As God, He (Christ) chose Mary to be His Mother. She was chosen because of her piety and her devotion and love to God. She was everything that God could find in a human mother, a sinner, but filled with love for God and her fellow men. In the prenatal experience, while in her womb, Christ was inheriting Mary's love for God. In the post natal experience, He saw God through his (sic) mother. Mary was continually yielding her will to God's will. Christ learned these lessons from His mother's knee. (Waymarks of Adventism, p. 39; 1st, 2nd Edition, July, 1981)
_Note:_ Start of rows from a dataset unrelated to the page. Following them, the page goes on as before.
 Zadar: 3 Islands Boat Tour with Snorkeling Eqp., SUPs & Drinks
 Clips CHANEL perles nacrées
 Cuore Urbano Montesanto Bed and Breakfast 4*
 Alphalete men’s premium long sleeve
All these variant concepts which reflect the teaching of the Holy Flesh men of Indiana must face the issue of Divine Intervention. If Christ did not take upon Himself the fallen nature of Adam, the only nature He could receive through Mary, then there had to be some type of intervention involving Mary. (This we will discuss in a future issue of WWN, when we consider analytically the series of verses in Hebrews 2 as used by R. S. Donnell.)
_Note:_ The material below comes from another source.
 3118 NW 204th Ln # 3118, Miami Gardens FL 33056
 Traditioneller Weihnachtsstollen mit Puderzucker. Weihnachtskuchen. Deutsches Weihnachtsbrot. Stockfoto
After the 1914 edition of the Yearbook the Statement of Beliefs as written by Uriah Smith no longer appeared in it. Ellen White died in 1915. This says something. Yet during the years, 1914 to 1931, when a Statement again appeared in the Yearbook, the Sabbath School lessons which discussed the subject of the Incarnation held to the position of the 1872 Statement. However, the new Statement reflected the Battle Creek Church statement of 1894 on the doctrine of the Incarnation. The new formulation read:

That Jesus Christ is very God, being of the same nature and essence as the Eternal Father. While retaining His divine nature, He took upon Himself the nature of the human family, lived on earth as a man, exemplified in His life as our example the principles of righteousness. ...

The phrase, "the nature of the human family," is open to the same dual interpretation as the phrase in the Battle Creek Church Statement, "the nature of man."

In 1980, a new Statement of Fundamental Beliefs was voted by the General Conference in session at Dallas, Texas. This statement did not indicate what nature Christ assumed in the Incarnation. However, in 1988, the Ministerial Association of the General Conference released an analytical study of the Statement - Seventh-day Adventists Believe. In the discussion of "God the Son" a section is devoted to "Jesus Christ Is Truly Man," and a subsection (#5) discusses "The extent of His identification with human nature." The conclusion set forth is that of an Anglican divine, Henry Melvill, which he considered the "orthodox doctrine" (p. 57). This "doctrine" reads:

Christ's humanity was not the Adamic humanity, that is the humanity of Adam before the fall; nor fallen humanity, that is, in every respect the humanity of Adam after the fall. It was not the Adamic, because it had the innocent infirmities of the fallen. It was not the fallen, because it never descended into moral impurity. It was, therefore, most literally our humanity, but without sin." (p. 47).